Une analyse parue dans le Journal of Human Evolution suggère que Toumaï n’était pas bipède, mais quadrupède. Le Sahelanthropus du Tchad, vieux de 7 ma, va t-il perdre son statut de plus vieil ancêtre des humains ? L'étude est déjà très critiquée... et autres actualités scientifiques de la semaine.

Le fémur, photographié en 2004
Le fémur, photographié en 2004 Crédits : Aude Bergeret

Selon une étude parue dans le Journal of Human Evolution, Toumaï n’était pas bipède mais quadrupède. Toumaï est le surnom donné à ce fossile, découvert en 2001 au Tchad, qui a permis d’identifier une espèce : le Sahelanthropus tchadensis. Ce spécimen de crâne vieux de 7 millions d’années est considéré pour beaucoup comme l’origine de la lignée humaine.

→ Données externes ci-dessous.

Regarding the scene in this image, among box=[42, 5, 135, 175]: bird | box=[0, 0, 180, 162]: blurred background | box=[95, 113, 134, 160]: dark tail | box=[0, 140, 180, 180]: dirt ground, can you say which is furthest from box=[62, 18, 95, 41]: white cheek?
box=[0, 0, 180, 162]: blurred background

S’agit-il de notre ancêtre le plus ancien, ou s’agit-il d’un paléo-gorille ? La question déchire les paléoanthropologues depuis bientôt 20 ans. Pour certains, Toumaï devait marcher et grimper aux arbres, tout comme l’ont fait les australopithèques, quelques millions d’années plus tard, car le crâne laisse à penser que l’attache et l’orientation de la colonne vertébrale sont celles d’un bipède. Or, la bipédie est l’un des critères essentiels pour appartenir à la famille pré-humaine. 

En 2004, un fémur a été découvert sur le site. Longtemps resté dans un tiroir, il vient enfin d’être étudié. Selon cette analyse fonctionnelle de l’os, Toumaï se déplaçait à quarte pattes, comme un chimpanzé. La controverse n’est peut-être pas encore finie puisqu'une équipe concurrente affirme l’inverse dans une prépublication qui est toujours en cours d’examen.

L'échec de la mission Vega et Taranis

Dans la nuit de lundi à mardi, huit minutes après son décollage, la fusée européenne a dévié de sa trajectoire pour ensuite tomber dans la mer sans avoir mis sur orbite ses précieux satellites. Les deux engins perdus sont : SEOSAT-Ingenio (le premier satellite d’observation espagnol) et le satellite français Taranis, conçu par CNRS, le CEA et le CNES. Tarnais devait explorer la physique des orages et a représenté 15 années de travail. Le CNES par ailleurs, étudie déjà la possibilité de faire un Taranis 2. Depuis le début de l’exploitation de la fusée Vega en 2012, c’est le deuxième échec de son histoire, après une défaillance durant l’été 2019, due à un défaut de conception. Alors que s’est il passé lundi dernier ? Le PDG d’Arianespace a évoqué "une série d’erreurs humaines" et un défaut lors de la fabrication. Pendant l’assemblage du lanceur en Italie, des câbles auraient été inversés. Une commission d’enquête indépendante a été lancée cette semaine.